I am using a AlexNet with pretrained weights(heuritech/convnets-keras) for a classification problem with 8 classes instead of 1000. After initialising the network with Model(input=..,output=..) and loading the initial weights, I drop the last two layers, Dense(1000) and Activation(softmax), and add my own two layers: Dense(8) and Activation(softmax).
But then, after running I get an error
Error when checking model target: expected softmax to have shape (None, 1000) but got array with shape (32, 8)
The 32 is the batch size from the generator I guess, but I don't understand why the softmax still expects 1000 dimensions from the previous layer.
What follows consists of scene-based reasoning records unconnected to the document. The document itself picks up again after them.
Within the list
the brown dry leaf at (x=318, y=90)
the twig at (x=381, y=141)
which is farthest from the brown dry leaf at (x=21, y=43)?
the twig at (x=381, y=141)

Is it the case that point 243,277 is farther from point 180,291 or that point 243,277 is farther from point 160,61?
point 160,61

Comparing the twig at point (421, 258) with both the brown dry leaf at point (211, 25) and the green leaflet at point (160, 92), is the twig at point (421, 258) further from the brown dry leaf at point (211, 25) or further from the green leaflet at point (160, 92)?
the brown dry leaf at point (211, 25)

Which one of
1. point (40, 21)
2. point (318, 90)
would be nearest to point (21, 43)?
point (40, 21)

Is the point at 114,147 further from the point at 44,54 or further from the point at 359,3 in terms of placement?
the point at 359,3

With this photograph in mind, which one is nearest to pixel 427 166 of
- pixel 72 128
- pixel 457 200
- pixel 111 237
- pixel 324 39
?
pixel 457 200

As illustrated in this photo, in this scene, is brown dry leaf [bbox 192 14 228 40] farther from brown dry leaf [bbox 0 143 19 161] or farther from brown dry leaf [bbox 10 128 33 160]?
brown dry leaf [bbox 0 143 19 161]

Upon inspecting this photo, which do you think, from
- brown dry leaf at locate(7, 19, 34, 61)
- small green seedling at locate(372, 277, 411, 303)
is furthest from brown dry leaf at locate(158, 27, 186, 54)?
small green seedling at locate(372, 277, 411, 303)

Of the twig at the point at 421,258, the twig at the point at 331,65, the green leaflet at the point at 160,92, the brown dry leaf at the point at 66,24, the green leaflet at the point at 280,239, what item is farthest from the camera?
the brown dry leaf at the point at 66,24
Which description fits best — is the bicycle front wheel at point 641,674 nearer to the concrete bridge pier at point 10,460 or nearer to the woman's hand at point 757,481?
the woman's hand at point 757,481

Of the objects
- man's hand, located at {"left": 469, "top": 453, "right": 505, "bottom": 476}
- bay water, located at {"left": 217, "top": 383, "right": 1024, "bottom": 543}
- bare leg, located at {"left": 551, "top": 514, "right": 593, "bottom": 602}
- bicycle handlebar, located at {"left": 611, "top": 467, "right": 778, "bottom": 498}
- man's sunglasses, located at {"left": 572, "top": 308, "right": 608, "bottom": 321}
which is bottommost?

Can someone help me? I think it has something to do the output parameter of the Model, but this is only semi-wild guessing after trying and googling around. Thanks!
Code:
import ...
pp = os.path.dirname(os.path.abspath(__file__))
##### Define Model #####
inputs = Input(shape=(3,227,227))
conv_1 = Convolution2D(96, 11, 11,subsample=(4,4),activation='relu', name='conv_1')(inputs)
...
...
...
dense_1 = MaxPooling2D((3, 3), strides=(2,2),name="convpool_5")(conv_5)
dense_1 = Flatten(name="flatten")(dense_1)
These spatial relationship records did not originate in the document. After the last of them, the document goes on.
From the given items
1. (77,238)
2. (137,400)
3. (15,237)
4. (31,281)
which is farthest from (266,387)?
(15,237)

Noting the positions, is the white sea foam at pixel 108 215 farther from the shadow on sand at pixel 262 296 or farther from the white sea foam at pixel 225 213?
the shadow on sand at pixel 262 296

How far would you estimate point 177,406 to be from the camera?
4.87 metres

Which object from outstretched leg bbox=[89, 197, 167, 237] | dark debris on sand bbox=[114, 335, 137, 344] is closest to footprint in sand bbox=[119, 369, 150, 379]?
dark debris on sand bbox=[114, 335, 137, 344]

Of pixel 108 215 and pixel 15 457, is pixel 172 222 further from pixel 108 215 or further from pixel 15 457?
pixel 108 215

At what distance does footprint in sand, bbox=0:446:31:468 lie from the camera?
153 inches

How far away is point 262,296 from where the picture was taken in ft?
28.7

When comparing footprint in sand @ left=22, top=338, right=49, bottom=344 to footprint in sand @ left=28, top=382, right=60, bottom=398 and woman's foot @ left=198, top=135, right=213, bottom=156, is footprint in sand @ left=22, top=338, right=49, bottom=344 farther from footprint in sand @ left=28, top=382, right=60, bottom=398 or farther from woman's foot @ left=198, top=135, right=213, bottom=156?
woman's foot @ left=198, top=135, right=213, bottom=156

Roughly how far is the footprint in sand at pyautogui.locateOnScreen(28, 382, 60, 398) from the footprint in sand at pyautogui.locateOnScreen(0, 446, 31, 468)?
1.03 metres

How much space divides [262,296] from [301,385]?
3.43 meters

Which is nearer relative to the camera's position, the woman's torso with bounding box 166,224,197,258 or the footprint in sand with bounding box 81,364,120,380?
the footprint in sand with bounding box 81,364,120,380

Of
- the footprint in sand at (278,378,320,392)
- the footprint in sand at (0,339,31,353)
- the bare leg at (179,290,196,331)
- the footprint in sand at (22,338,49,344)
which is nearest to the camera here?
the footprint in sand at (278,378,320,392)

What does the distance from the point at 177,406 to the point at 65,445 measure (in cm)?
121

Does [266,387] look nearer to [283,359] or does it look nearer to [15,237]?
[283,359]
dense_1 = Dense(4096, activation='relu',name='dense_1')(dense_1)
dense_2 = Dropout(0.5)(dense_1)
dense_2 = Dense(4096, activation='relu',name='dense_2')(dense_2)
dense_3 = Dropout(0.5)(dense_2)
dense_3 = Dense(1000,name='dense_3')(dense_3)
prediction = Activation("softmax",name="softmax")(dense_3)
model = Model(input=inputs, output=prediction)
for layer in model.layers[:27]:
print layer.name
layer.trainable = False
model.load_weights(pp+"/weights/alexnet_weights.h5")
print model.output_shape
print model.layers[-1]
model.layers.pop()
print model.output_shape
model.layers.pop()
print model.layers[-1]
print model.output_shape
model.layers.append(Dense(8, activation='softmax',name='dense_4'))
print model.layers[-1]
##### Get Data #####
train_datagen = ImageDataGenerator(
rescale=1./255,
shear_range=0.2,
zoom_range=0.2)
test_datagen = ImageDataGenerator(rescale=1./255)
train_generator = train_datagen.flow_from_directory(
pp+'/dataset/training',
target_size=(227,227),
class_mode='categorical')
validation_generator = test_datagen.flow_from_directory(
pp+'/dataset/test',
target_size=(227,227),
class_mode='categorical')
##### Compile and Fit ####
sgd = SGD(lr=1e-4, decay=1e-6, momentum=0.9, nesterov=True)
model.compile(optimizer=sgd, loss='mse')
model.fit_generator(
train_generator,
samples_per_epoch=500,
nb_epoch=5,
validation_data=validation_generator,
nb_val_samples=150)
model.save_weights('first_try.h5')